PROBLEM
Transcribe exactly the lines from the one containing "In what this" through the end of the data, both included. Leave out pictures.

-------- RECORDS SUPPLIED --------

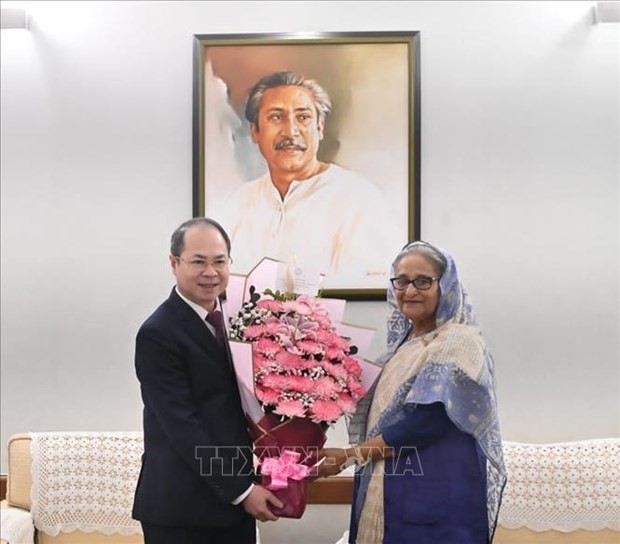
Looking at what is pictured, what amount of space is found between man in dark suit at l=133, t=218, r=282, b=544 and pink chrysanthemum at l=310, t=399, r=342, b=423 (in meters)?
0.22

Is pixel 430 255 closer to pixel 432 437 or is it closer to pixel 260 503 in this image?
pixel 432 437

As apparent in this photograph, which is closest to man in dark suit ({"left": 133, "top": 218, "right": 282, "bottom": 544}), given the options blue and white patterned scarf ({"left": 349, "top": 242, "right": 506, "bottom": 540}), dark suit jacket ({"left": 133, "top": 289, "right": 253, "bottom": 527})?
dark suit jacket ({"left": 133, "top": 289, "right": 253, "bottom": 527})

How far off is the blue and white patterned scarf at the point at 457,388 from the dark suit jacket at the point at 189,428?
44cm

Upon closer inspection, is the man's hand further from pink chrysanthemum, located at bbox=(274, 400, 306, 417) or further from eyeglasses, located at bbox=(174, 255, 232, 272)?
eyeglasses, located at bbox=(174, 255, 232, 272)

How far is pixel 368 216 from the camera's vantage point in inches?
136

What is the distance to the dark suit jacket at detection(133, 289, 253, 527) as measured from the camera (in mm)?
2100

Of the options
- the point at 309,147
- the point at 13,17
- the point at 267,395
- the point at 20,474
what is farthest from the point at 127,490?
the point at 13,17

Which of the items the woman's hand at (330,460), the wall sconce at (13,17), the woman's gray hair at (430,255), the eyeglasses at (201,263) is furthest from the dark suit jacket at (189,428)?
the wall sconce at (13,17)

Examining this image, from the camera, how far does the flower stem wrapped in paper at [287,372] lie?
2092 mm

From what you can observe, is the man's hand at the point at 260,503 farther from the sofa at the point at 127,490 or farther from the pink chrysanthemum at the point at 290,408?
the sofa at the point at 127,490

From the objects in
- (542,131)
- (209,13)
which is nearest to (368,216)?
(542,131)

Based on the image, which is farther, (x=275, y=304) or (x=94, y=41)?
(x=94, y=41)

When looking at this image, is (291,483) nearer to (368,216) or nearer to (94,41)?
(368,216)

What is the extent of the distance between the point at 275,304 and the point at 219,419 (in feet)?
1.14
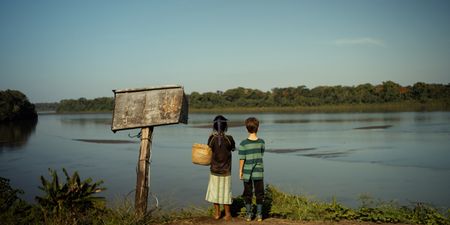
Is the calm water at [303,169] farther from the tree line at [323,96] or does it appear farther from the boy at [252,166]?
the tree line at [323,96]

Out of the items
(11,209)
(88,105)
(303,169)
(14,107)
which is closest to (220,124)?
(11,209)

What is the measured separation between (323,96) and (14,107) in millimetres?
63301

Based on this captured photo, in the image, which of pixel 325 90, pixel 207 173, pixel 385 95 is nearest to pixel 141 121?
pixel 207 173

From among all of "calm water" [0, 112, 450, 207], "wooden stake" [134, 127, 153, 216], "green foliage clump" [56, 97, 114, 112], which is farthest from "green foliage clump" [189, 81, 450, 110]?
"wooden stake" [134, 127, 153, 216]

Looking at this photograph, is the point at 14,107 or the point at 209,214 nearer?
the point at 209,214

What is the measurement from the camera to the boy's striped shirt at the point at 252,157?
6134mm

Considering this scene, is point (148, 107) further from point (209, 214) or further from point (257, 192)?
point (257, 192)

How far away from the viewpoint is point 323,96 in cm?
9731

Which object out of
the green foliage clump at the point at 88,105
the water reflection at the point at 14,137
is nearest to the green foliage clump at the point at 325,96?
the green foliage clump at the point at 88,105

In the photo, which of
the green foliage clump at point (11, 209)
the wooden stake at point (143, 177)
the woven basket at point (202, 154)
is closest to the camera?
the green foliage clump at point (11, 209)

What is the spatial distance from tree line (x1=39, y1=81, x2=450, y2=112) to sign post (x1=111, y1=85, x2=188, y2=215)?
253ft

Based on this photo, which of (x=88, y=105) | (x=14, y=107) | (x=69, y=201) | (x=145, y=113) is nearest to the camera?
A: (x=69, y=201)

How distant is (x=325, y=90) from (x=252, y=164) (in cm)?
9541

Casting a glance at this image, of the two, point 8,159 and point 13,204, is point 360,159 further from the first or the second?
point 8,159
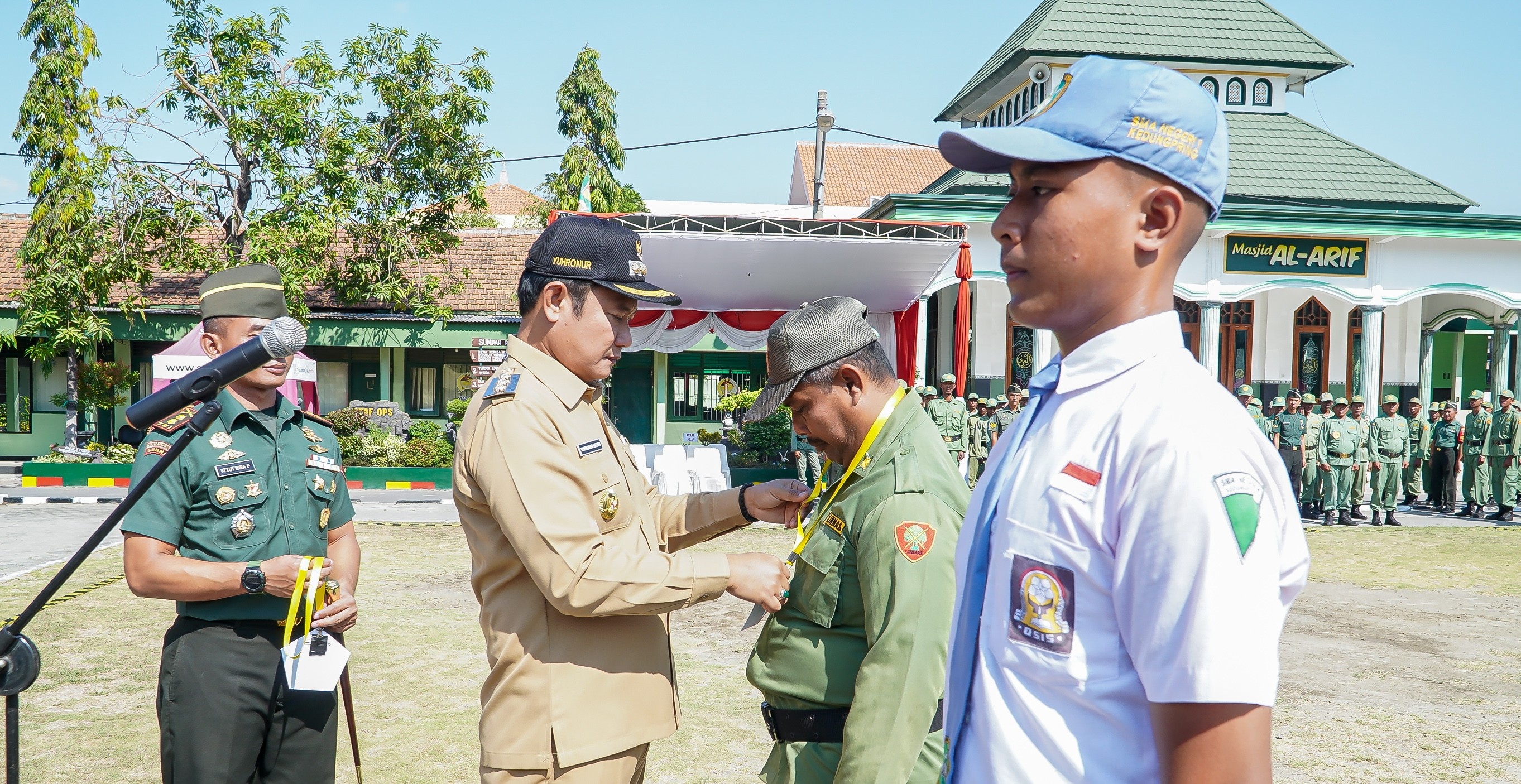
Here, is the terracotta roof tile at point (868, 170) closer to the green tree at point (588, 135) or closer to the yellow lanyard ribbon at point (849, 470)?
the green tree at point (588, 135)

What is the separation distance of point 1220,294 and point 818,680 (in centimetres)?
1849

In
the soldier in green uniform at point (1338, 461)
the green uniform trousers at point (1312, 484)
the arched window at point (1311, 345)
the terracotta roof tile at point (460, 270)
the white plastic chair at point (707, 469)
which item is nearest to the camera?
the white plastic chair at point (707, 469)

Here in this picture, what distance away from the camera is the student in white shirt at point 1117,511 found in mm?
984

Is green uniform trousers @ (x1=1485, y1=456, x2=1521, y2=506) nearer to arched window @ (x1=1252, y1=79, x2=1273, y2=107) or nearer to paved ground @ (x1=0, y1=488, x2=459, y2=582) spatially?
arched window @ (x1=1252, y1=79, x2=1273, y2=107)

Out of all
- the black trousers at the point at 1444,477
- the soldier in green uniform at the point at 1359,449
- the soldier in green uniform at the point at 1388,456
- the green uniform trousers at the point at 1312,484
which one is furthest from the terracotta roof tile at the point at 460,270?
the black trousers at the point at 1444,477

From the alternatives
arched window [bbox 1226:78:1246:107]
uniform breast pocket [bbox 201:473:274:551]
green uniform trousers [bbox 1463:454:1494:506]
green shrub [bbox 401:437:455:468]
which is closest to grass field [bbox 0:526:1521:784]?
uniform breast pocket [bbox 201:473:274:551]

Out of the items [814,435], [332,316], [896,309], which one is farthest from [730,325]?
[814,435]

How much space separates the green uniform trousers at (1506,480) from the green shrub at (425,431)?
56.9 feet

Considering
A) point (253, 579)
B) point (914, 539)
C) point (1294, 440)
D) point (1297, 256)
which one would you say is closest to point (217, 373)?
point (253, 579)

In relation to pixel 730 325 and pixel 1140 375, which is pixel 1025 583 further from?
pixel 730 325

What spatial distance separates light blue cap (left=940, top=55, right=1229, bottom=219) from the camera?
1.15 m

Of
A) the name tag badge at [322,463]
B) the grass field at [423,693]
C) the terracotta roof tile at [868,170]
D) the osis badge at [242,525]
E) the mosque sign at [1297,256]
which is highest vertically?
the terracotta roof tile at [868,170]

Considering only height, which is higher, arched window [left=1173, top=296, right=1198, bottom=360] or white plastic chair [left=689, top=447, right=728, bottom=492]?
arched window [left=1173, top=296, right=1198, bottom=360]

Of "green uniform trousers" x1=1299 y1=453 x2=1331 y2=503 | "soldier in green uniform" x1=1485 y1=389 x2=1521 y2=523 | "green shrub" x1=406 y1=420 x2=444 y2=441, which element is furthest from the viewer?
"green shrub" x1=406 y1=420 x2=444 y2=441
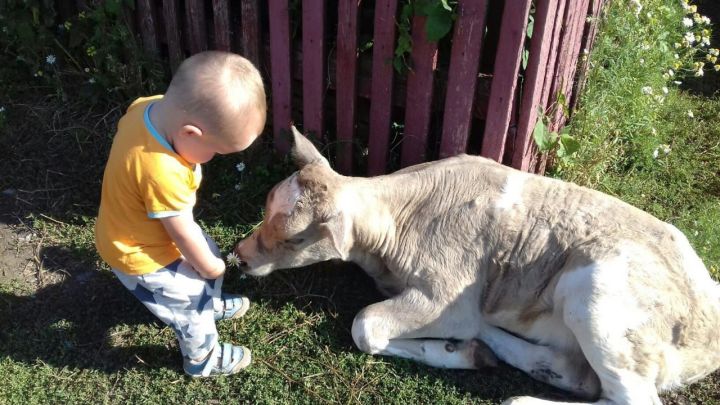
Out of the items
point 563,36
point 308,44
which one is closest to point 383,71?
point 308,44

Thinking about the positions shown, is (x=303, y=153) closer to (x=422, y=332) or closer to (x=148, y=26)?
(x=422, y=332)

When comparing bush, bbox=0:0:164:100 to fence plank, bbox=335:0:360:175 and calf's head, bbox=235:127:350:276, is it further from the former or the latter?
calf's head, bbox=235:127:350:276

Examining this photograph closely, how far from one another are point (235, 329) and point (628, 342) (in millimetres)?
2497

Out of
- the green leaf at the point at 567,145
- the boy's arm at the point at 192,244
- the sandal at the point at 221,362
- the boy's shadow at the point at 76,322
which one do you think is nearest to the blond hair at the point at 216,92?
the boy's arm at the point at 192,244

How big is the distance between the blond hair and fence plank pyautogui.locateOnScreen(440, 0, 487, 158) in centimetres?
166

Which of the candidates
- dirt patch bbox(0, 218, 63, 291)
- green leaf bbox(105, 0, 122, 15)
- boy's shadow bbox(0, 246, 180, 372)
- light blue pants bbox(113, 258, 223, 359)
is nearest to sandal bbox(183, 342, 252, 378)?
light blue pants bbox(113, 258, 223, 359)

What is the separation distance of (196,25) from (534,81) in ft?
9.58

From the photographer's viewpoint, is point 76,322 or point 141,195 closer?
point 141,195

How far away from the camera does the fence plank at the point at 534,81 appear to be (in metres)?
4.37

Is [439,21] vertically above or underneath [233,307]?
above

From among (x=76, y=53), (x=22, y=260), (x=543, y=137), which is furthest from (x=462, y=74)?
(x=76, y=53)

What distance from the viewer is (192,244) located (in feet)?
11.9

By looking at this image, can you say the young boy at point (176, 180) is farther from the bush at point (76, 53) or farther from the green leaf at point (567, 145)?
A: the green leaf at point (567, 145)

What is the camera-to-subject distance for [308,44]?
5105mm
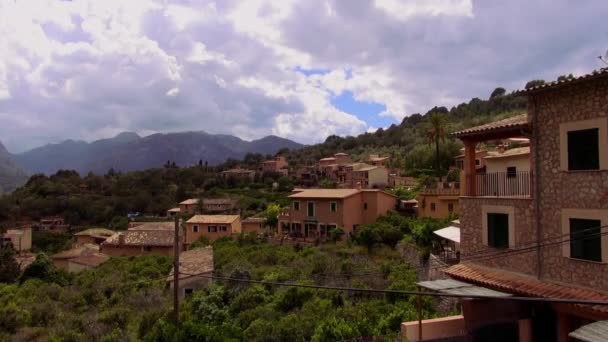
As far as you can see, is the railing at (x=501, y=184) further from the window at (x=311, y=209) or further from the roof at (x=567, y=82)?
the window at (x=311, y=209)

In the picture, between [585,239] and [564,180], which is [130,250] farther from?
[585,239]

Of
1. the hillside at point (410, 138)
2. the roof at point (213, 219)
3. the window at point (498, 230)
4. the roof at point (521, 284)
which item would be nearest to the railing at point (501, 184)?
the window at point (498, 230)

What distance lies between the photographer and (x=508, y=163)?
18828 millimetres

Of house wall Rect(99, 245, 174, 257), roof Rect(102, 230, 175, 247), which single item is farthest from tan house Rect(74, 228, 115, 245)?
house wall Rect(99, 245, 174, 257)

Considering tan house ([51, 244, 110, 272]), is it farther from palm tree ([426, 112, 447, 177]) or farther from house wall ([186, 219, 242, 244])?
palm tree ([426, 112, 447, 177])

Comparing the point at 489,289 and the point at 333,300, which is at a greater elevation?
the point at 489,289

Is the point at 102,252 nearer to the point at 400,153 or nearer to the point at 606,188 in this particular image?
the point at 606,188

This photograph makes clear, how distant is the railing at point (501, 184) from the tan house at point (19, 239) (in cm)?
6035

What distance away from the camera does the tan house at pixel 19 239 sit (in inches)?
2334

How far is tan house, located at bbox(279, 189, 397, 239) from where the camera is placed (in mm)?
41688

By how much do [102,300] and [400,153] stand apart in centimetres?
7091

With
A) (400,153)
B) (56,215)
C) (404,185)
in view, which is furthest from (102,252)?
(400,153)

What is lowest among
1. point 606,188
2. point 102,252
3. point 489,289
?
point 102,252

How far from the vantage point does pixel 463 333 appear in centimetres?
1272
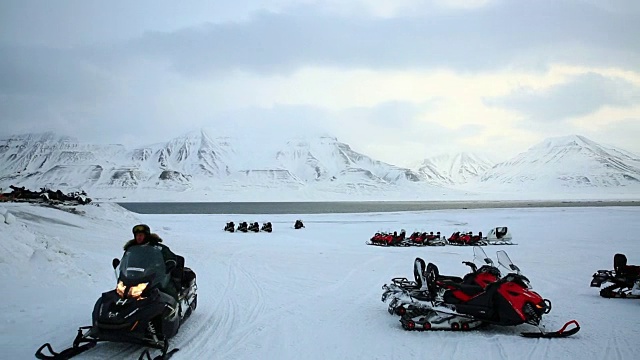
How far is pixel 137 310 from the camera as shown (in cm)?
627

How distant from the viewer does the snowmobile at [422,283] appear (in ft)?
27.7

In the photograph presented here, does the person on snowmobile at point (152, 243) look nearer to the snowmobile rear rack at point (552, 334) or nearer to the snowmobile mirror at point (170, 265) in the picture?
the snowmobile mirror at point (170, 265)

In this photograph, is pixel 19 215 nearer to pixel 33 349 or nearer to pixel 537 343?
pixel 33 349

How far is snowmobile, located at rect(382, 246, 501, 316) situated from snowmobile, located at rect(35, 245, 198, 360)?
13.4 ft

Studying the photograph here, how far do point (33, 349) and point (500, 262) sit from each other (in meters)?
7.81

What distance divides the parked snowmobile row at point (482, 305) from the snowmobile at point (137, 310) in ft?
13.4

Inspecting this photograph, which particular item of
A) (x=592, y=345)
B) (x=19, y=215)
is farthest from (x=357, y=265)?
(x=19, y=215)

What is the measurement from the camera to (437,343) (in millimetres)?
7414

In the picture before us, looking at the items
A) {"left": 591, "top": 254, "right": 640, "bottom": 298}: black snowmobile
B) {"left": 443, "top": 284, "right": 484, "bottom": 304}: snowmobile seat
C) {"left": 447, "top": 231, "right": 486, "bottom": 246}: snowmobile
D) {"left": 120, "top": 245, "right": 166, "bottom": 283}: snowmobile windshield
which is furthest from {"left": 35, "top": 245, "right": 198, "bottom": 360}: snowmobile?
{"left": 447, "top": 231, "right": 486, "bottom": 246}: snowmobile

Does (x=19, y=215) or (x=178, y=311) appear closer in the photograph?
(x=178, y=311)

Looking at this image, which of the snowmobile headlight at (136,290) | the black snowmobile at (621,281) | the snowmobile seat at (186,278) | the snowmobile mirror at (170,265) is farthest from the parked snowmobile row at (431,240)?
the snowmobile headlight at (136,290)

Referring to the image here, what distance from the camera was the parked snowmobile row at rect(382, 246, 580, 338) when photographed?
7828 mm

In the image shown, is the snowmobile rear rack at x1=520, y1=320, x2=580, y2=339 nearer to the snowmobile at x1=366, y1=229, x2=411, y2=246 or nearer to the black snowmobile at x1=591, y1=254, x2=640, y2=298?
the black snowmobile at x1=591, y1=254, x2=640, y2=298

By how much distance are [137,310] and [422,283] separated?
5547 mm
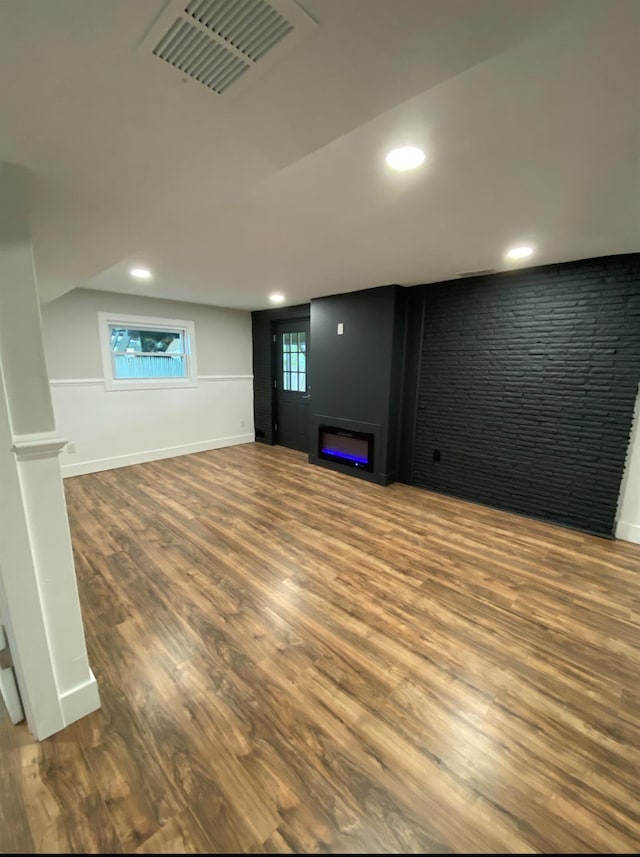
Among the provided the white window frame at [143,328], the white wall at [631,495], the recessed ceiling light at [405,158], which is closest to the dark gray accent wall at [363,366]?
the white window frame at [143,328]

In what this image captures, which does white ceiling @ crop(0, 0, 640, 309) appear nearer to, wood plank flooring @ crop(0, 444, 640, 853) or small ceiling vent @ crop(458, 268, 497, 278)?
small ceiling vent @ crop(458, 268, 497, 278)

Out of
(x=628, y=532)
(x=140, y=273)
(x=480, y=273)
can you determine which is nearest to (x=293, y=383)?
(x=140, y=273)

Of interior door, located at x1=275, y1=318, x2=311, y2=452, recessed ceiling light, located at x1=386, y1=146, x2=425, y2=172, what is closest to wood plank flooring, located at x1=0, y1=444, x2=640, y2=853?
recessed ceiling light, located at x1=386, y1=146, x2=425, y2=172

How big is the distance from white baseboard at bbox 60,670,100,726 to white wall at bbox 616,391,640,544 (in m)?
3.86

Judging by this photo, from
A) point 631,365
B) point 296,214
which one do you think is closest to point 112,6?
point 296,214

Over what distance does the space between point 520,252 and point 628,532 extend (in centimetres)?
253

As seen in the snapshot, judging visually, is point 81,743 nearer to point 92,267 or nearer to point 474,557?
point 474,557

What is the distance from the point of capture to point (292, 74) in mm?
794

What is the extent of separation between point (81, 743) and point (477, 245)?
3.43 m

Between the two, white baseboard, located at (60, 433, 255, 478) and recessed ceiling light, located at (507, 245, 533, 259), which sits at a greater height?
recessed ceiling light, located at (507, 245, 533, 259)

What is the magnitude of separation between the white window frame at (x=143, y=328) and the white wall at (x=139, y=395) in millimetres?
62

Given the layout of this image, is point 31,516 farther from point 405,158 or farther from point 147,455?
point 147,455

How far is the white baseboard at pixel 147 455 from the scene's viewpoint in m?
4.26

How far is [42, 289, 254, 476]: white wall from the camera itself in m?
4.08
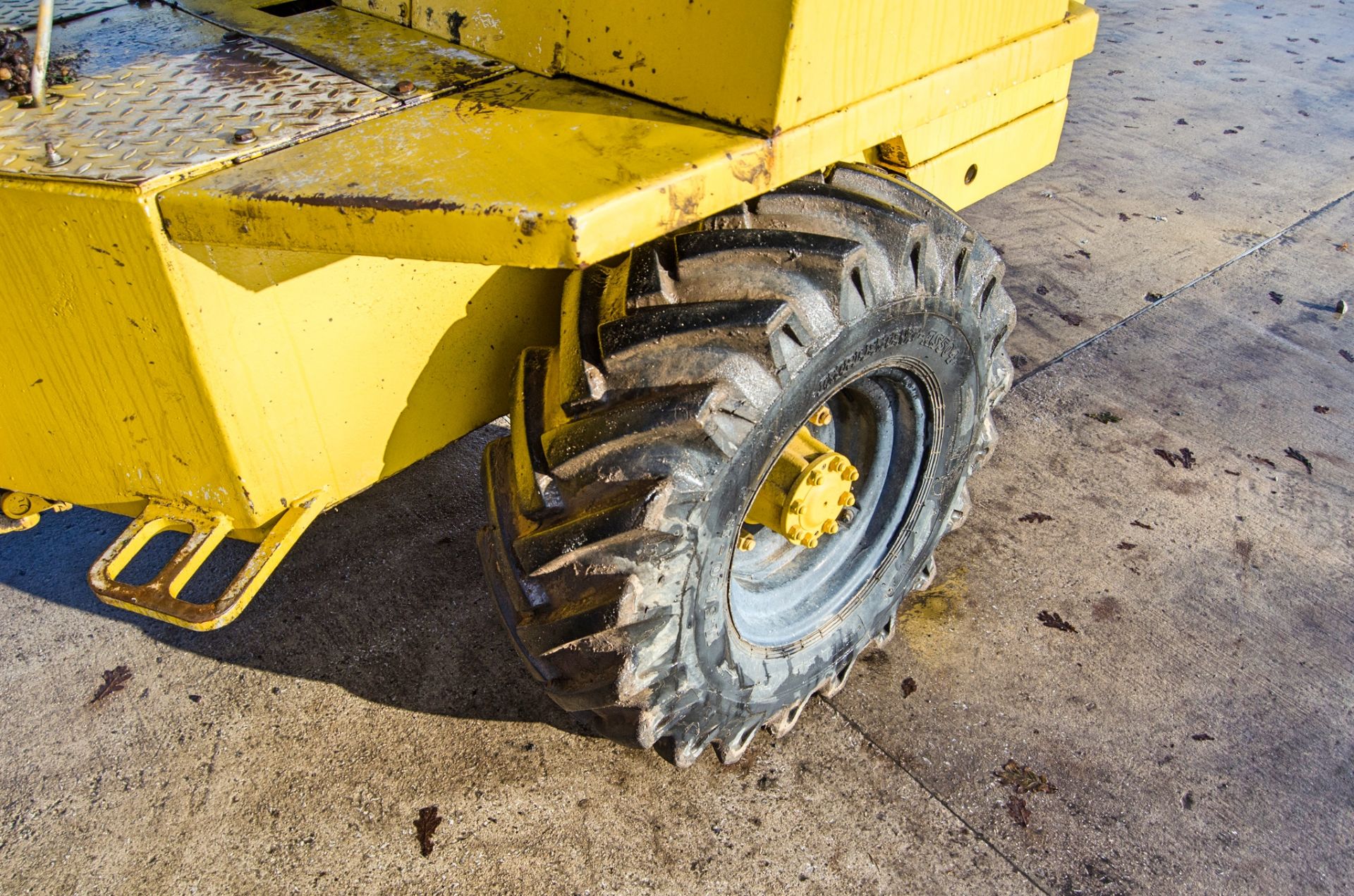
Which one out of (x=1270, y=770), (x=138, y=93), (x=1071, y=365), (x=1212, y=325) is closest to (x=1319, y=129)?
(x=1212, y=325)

--------

WRITTEN REPLY
In what this image captures, which does white ceiling @ crop(0, 0, 640, 309) appear nearer to, wood plank flooring @ crop(0, 444, 640, 853) or small ceiling vent @ crop(458, 268, 497, 278)?
small ceiling vent @ crop(458, 268, 497, 278)

Out of
(x=628, y=532)
(x=140, y=273)
(x=480, y=273)
can you determine which is nearest to (x=293, y=383)?
(x=140, y=273)

Of interior door, located at x1=275, y1=318, x2=311, y2=452, recessed ceiling light, located at x1=386, y1=146, x2=425, y2=172, what is closest to wood plank flooring, located at x1=0, y1=444, x2=640, y2=853?
recessed ceiling light, located at x1=386, y1=146, x2=425, y2=172

How big is the distance from white baseboard at bbox 60,670,100,726 to white wall at bbox 616,391,640,544 (in m)?
3.86

Judging by this photo, from
A) point 631,365
B) point 296,214
which one do you think is closest to point 112,6?
point 296,214

Over what distance does the space between point 520,252 and point 628,532 extend (in centimetres)?
253

As seen in the snapshot, judging visually, is point 81,743 nearer to point 92,267 or nearer to point 474,557?
point 474,557

What is the distance from the point of capture to point (292, 74) in mm?
794

What is the extent of separation between point (81, 743) and point (477, 245)?
3.43 m

Between the two, white baseboard, located at (60, 433, 255, 478) and recessed ceiling light, located at (507, 245, 533, 259), which sits at a greater height?
recessed ceiling light, located at (507, 245, 533, 259)

What is the magnitude of separation between the white window frame at (x=143, y=328) and the white wall at (x=139, y=395) in millimetres?
62

Given the layout of this image, is point 31,516 farther from point 405,158 or farther from point 147,455?
point 147,455

How far is the white baseboard at pixel 147 455 from the scene's viewpoint in m?
4.26

How far is [42, 289, 254, 476]: white wall from the camera itself in m?
4.08
Which one out of (x=1270, y=770), (x=138, y=93), (x=1071, y=365), (x=1212, y=325) is closest to (x=1319, y=129)?
(x=1212, y=325)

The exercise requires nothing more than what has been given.